Sweet! Fastest LL skip in comp


----------



## Nghia (Mar 5, 2010)

Thank you guys, I wasn't expecting this video to be posted over here, thanks Cuong 
It actually could've been sooo much faster, but i won't ask for more 
And yes, rice is the secret


----------



## Flyt (Mar 5, 2010)

I disagree, the secret is the judge 

Really congrats Nghia, and thanks for this week end ^^

And thanks Laura for recording it...You well chose who to record


----------



## Nghia (Mar 5, 2010)

Flyt said:


> I disagree, the secret is the judge
> 
> Really congrats Nghia, and thanks for this week end ^^
> 
> And thanks Laura for recording it...You well chose who to record



You forgot to mention the table  Merci Erwan !


----------



## DAE_JA_VOO (Mar 5, 2010)

Man, what a lucky solve. I think I'd have a freaking heart attack if I had a LL skip in a comp. In my 2 years of cubing (almost), I've still not had a LL skip. If it happened in a comp I'd pass out


----------



## rahulkadukar (Mar 5, 2010)

Life is strange

I got a 22.65 PLL skip at home

2 weeks later I got a full step 18.63 and that too when I had no practice.

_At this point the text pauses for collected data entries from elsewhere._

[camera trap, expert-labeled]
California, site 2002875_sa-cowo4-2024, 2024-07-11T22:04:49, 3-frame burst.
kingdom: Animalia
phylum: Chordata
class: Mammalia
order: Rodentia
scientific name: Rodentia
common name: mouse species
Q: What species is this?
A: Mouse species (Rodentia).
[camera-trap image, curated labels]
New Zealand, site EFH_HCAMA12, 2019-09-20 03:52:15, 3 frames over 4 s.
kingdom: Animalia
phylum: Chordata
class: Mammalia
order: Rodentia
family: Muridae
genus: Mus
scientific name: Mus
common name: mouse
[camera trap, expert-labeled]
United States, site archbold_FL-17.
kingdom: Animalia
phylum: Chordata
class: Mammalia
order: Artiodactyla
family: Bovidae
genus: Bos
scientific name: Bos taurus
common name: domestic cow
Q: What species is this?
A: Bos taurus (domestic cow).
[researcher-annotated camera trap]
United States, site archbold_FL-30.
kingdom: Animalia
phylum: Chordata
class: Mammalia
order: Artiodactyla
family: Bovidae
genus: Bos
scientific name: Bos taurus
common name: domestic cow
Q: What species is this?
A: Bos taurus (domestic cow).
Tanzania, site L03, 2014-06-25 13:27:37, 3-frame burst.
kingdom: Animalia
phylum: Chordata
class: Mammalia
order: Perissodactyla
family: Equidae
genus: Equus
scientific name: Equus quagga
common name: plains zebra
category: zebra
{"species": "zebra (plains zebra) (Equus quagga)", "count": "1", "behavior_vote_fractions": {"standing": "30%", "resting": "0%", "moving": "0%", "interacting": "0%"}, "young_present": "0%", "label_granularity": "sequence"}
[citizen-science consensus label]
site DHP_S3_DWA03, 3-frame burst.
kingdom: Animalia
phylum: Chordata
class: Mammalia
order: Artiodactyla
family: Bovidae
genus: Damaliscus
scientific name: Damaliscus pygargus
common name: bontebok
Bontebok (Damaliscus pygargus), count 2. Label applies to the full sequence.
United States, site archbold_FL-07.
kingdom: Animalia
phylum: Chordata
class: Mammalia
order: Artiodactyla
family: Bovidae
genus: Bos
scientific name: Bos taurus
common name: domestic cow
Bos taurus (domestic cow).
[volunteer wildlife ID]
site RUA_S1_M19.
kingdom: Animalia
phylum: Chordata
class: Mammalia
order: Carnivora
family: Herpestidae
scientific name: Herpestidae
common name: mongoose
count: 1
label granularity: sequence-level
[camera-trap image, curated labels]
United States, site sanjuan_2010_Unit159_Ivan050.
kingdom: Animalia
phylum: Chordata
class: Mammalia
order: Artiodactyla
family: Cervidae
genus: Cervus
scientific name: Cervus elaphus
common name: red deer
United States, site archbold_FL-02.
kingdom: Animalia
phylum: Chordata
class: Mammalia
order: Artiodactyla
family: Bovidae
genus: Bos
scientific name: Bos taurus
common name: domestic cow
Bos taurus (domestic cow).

But a LL skip would be like a dream come true, If I get a LL skip in OH then I can have Indian NR


----------



## Crystl (Mar 5, 2010)

I'm so proud of you, Nghia !


----------



## DavidSanders (Mar 5, 2010)

It is crazy how a cuber can be ranked 24 in the world for single and 563 for average.


----------



## Escher (Mar 5, 2010)

DavidSanders said:


> It is crazy how a cuber can be ranked 24 in the world for single and 563 for average.



http://www.worldcubeassociation.org/results/p.php?i=2007COOP01

101 for single, 1061 for average.
The solve was full-step too...


----------



## CharlieCooper (Mar 5, 2010)

Escher said:


> DavidSanders said:
> 
> 
> > It is crazy how a cuber can be ranked 24 in the world for single and 563 for average.
> ...



And it was worse when I didn't have sub 20 average yet!

Just after the 10.61 I was 86 in the world for single and 1297 in the world for average with 20.87


----------



## Mike Hughey (Mar 5, 2010)

It's a pity he had the U at the end - otherwise it might have been sub-9.

Very nice!


----------



## DavidWoner (Mar 5, 2010)

Dene said:


> But I eat lotsa rice :'(



Didn't your AuR average have 2 PLL skips and a really easy solve?


----------



## Dene (Mar 5, 2010)

DavidWoner said:


> Dene said:
> 
> 
> > But I eat lotsa rice :'(
> ...



But I didn't ever get a sub10


----------



## denhil3 (Jun 18, 2010)

Not thing more to say. That was awesome!! I am sure Vietnamese people are all proud of you.


----------